La société Christian Lacroix faisait valoir l’autorisation accordée en 1987 par le couturier d’utiliser son patronyme à des fins commerciales, ainsi que d’étendre la protection du signe à titre de marque sans autorisation préalable. Elle n’avait donc, selon elle, pas à recueillir l’autorisation préalable du couturier pour déposer la marque CHRISTIAN LACROIX n°7 237 761.
Le couturier faisait, quant à lui, valoir l’absence de durée prévue au contrat pour opposer la prohibition des engagements perpétuels prévue par l’article 1780 du Code civil (5), solution retenue par la cour d’appel pour prononcer la nullité de la marque.
La Cour de cassation refuse de valider ce raisonnement et rappelle, aux visas des articles 1134 (6) et 1780 du Code civil, que le contrat à exécution successive, dans lequel aucun terme n’est prévu, n’est pas nul, mais constitue une convention à durée indéterminée que chaque partie peut résilier unilatéralement, à condition de respecter un juste préavis.

Extrait des données =

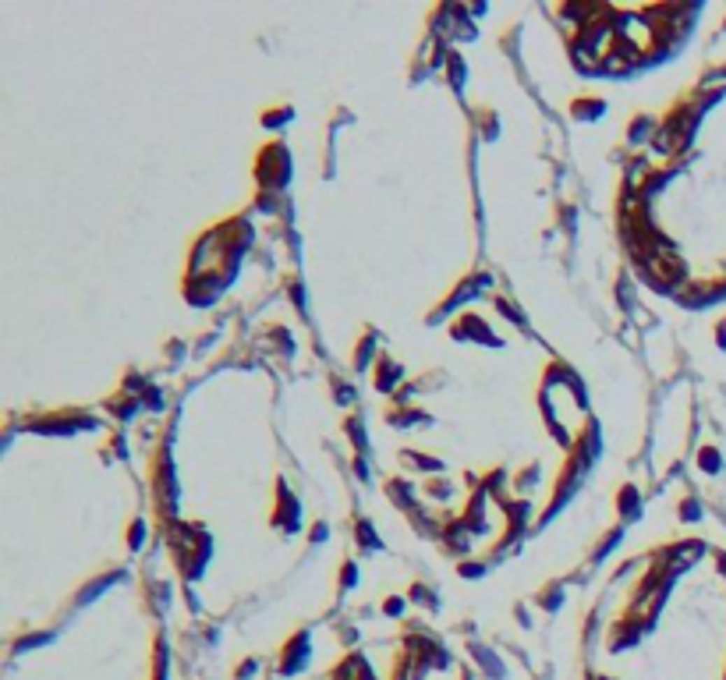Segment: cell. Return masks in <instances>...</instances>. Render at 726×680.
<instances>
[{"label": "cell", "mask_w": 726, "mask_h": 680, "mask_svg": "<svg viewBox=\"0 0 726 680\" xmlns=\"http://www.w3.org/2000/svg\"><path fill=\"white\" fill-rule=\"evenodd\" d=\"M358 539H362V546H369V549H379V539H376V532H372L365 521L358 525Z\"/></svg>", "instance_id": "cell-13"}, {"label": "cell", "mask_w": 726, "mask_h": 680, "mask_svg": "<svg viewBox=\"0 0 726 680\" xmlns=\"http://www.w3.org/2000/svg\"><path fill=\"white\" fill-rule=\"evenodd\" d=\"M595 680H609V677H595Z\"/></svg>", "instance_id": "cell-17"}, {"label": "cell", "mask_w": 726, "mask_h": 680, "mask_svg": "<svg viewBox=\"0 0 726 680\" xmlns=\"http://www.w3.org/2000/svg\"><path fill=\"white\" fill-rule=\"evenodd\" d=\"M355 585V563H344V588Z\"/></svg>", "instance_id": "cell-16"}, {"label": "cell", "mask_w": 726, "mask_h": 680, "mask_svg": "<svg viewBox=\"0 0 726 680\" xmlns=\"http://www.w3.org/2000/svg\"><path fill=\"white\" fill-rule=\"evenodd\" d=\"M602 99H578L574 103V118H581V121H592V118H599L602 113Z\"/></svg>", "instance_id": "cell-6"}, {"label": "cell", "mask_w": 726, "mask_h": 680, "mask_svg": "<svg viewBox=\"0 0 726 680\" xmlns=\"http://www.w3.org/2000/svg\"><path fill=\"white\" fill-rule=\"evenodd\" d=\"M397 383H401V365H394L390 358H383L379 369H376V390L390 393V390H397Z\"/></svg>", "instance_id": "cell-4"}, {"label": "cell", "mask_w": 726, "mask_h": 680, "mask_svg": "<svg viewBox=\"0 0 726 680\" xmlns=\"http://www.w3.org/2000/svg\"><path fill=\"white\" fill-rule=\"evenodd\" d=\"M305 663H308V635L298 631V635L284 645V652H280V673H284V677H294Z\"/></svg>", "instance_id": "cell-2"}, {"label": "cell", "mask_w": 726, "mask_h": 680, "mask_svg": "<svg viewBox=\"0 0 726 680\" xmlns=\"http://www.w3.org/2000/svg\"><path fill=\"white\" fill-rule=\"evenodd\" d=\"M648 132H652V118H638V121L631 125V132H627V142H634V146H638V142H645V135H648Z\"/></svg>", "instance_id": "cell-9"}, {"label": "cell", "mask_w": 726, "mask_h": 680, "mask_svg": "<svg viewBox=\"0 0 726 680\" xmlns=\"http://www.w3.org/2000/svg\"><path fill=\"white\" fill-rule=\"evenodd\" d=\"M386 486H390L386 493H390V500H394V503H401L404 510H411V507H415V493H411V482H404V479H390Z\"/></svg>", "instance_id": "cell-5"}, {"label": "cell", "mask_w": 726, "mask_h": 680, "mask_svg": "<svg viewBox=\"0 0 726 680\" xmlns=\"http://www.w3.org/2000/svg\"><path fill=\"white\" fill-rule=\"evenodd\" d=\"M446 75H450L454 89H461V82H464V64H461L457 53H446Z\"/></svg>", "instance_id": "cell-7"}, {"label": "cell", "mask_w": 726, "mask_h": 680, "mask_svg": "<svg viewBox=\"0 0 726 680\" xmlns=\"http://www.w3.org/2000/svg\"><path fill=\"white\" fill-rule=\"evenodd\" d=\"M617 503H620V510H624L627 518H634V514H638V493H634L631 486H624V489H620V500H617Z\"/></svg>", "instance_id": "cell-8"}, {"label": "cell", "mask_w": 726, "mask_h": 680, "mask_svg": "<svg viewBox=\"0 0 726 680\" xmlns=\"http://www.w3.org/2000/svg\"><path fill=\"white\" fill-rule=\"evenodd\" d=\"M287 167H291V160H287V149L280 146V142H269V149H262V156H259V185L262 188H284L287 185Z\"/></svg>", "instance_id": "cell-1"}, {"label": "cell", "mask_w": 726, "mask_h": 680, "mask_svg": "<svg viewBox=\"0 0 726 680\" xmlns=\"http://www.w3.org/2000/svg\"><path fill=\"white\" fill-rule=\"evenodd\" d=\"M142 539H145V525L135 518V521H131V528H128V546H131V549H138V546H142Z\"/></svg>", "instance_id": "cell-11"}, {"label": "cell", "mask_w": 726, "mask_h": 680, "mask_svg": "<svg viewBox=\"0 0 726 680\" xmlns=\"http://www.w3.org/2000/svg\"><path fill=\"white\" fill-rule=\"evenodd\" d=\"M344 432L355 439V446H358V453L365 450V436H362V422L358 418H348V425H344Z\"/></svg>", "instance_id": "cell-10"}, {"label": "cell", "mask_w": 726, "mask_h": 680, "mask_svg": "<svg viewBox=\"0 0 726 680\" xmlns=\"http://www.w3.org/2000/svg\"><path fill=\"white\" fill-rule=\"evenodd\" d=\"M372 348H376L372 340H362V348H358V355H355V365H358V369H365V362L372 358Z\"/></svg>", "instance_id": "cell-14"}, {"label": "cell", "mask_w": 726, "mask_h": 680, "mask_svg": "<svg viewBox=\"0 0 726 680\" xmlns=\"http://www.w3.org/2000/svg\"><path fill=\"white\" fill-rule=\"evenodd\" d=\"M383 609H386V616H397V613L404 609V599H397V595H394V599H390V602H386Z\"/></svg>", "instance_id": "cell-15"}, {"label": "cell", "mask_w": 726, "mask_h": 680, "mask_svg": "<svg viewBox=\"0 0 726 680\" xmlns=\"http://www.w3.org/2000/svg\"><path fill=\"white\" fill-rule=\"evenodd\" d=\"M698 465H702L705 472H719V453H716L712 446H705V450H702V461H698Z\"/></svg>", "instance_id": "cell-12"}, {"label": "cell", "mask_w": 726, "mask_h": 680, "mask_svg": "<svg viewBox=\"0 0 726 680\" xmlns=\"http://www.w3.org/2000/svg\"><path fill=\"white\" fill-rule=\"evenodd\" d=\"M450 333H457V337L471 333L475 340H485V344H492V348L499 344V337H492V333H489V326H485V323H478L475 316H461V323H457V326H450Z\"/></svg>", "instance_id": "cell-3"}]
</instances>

---

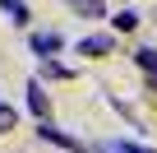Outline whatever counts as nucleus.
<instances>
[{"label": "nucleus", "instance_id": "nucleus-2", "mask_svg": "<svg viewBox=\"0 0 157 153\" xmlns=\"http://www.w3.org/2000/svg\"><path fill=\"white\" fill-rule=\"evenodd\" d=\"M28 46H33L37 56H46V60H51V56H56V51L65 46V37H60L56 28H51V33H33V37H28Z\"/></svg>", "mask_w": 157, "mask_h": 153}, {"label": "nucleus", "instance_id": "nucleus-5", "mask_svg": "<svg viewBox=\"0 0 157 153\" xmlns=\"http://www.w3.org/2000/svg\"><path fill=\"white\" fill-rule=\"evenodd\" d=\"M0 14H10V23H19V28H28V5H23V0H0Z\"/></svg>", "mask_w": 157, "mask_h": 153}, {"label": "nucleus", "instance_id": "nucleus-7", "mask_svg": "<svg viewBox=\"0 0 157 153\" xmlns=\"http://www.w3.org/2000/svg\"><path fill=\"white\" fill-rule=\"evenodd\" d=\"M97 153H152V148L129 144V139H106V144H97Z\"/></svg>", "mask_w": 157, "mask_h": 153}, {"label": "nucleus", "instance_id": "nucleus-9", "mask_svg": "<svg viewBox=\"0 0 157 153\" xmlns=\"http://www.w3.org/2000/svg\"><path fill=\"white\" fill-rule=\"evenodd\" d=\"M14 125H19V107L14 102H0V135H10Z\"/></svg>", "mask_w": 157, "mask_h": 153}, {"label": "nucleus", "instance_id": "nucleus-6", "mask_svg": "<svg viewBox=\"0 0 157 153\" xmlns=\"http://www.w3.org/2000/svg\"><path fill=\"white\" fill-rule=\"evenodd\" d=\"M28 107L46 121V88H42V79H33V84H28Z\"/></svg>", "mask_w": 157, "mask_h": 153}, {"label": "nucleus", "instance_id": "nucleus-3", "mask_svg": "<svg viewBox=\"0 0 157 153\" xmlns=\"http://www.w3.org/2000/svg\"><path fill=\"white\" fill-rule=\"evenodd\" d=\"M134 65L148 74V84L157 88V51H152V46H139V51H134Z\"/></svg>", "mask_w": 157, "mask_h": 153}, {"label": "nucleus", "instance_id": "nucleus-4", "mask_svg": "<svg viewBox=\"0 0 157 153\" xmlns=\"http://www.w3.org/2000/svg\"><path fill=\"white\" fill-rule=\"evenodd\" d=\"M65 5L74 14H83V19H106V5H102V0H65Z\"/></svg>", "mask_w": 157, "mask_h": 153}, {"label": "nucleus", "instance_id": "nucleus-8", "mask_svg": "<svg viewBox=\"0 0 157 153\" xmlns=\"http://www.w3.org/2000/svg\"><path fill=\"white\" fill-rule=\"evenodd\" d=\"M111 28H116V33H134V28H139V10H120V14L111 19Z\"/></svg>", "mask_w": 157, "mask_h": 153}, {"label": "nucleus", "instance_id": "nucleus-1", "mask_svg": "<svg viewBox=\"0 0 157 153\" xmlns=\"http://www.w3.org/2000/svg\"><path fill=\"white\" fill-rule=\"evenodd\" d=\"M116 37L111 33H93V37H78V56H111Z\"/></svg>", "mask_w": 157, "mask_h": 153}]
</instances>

Consignes =
- A) Répondez aux questions suivantes d'après le texte sur le litige Christian Lacroix :
(i) En quelle année le couturier a-t-il accordé l'autorisation d'utiliser son patronyme à des fins commerciales ?
(ii) Quel article du Code civil prévoit la prohibition des engagements perpétuels ?
(iii) Selon la Cour de cassation, à quelle condition chaque partie peut-elle résilier unilatéralement une convention à durée indéterminée ?
- B) Traduisez en anglais cette phrase du texte sur le litige Christian Lacroix : « La société Christian Lacroix faisait valoir l’autorisation accordée en 1987 par le couturier d’utiliser son patronyme à des fins commerciales, ainsi que d’étendre la protection du signe à titre de marque sans autorisation préalable. »
- C) Reprenez le texte sur le litige Christian Lacroix après sa dernière phrase et poursuivez-le.

Réponses par consigne =
- A)
(i) En 1987.
(ii) L'article 1780 du Code civil.
(iii) À condition de respecter un juste préavis.

- B) The Christian Lacroix company relied on the authorization granted in 1987 by the couturier to use his surname for commercial purposes, as well as to extend the protection of the sign as a trademark without prior authorization.

- C)
Par conséquent, les engagements pris par le couturier à l’égard de la société Christian Lacroix étaient à exécution successive. En considérant que ces engagements se heurtaient à la prohibition des engagements perpétuels, pour en déduire qu’ils étaient nuls et prononcer la nullité de la marque CHRISTIAN LACROIX n° 7 237 761, la cour d’appel a violé les textes précités.
L’affaire étant renvoyée devant la Cour d’appel de Paris autrement composée, il y a fort à parier que la saga Christian Lacroix, qui n’est pas sans rappeler les affaires Ines de La Fressange ou Kenzo, n’est pas terminée.
Virginie Brunot
Justine Ribaucourt
Lexing Droit Propriété industrielle
(1) TGI Paris, 10-1-2014, RG 11/12674
(2) CA Paris, 10-10-2014, RG 14/01577
(3) Cass. Com., 8-2-2017, n°14-28232
(4) CPI, art. L.711-4.
(5) C. civ., art. 1780.
(6) C. civ., art. 1134 (dans sa rédaction antérieure à celle issue de l’ordonnance 2016-131 du 10-2-2016)
(7) Cass. com., 23-6-2009, n°07-19.542
(8) TGI Paris, 14-3-2007, RG 06/00016
(9) CPC, art. 455.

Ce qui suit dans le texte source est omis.